En parcourant les Évangiles, elle a été pénétrée d’un grand amour pour Jésus, mais, rebelle instinctivement à l’obéissance comme à l’humilité qui ne se sont jamais imposées à elle, elle ne désire suivre ni l’exemple ni la doctrine du Christ. Mieux, elle se glorifie tacitement d’avoir, avant de les connaître, préconçu les promesses de vie éternelle et de résurrection. Pourtant, et parce qu’elle conçoit bien la grandeur de cet Humble volontaire, elle lui dédie le plus pur attachement, sans formule.

Exempte d’angoisse et de mélancolie, elle se repose volontiers près de la tombe du petit disparu. C’est dans une partie de la forêt où des allées tournantes tracées, le sous-bois débroussaillé, les arbres hauts et de diverses essences, créent une sorte de parc. L’Enfant sereine s’engourdit dans la grande ombre du cèdre, entre les racines duquel repose la chère dépouille dans un cercueil de cèdre aussi. Là, le doux mort garde une place étroite et privilégiée, sous les fougères élancées et les asters sauvages qui étoilent l’ombre. Il dort dans l’odeur immortelle de l’arbre admirable, celui dont le bois ne pourrit jamais, celui qui, dans les palais cendreux, est intact de siècle en siècle, celui qui conserve, sur la corruption des êtres et la ruine des choses, sa fibre indestructible et son parfum vivant.
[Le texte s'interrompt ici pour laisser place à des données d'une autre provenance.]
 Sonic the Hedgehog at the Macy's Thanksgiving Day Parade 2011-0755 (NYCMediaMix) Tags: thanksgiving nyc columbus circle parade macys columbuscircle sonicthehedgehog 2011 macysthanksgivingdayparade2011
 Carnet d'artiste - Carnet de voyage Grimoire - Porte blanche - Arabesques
L’Enfant a lu les réflexions de Pierre Charron :

« Peut-être que le spectacle de la mort te desplait à cause que ceux qui meurent font laide mine. Oui, mais ce n’est pas la mort, ce n’est que son masque. Ce qui est dessoubs caché est très beau ; la mort n’a rien d’espouvantable. Nous avons envoyé de lasches et poureux espions pour la recognoistre : ils ne nous rapportent pas ce qu’ils ont veu, mais ce qu’ils en ont ouy dire et ce qu’ils en craignent. »

L’Enfant ne redoute rien et, même consciente d’un danger, ne l’évite point, car un fatalisme naturel sévit dans son ambiance. Elle ne craint aucune chose ni personne. Ce qui appartient généralement au domaine du merveilleux lui étant ordinaire ne lui cause nulle inquiétude, mais elle sait gré à l’auteur du Traité de la Sagesse d’affirmer que Celle que les livres sacrés nomment la Reine des Épouvantements n’est qu’un masque, et que « ce qui est dessoubs caché est très beau ». Cela correspond à son désir et à ses secrètes certitudes.

Au cours de sa méditation, elle entend bruire les feuilles et craquer les brindilles entre les arbres. Des pics de bois et des geais bleus s’envolent, se rapprochant d’elle. Un cerf et des biches se montrent allant vers l’abreuvoir des chevaux, frais sous les ombrages plus denses. Un moment, ils stationnent, observant cette créature près de qui les oiseaux se posent avec indifférence. Ils la regardent sans anxiété ni surprise, dans la sécurité d’un amical instinct.

Ainsi la petite et grave Enfant de la forêt renouvelle le miracle des solitudes du mont Alverino. Et, certes, François d’Assise eût pu la bénir de renouer ainsi le fil d’un autre temps à celui de sa très douce sainteté.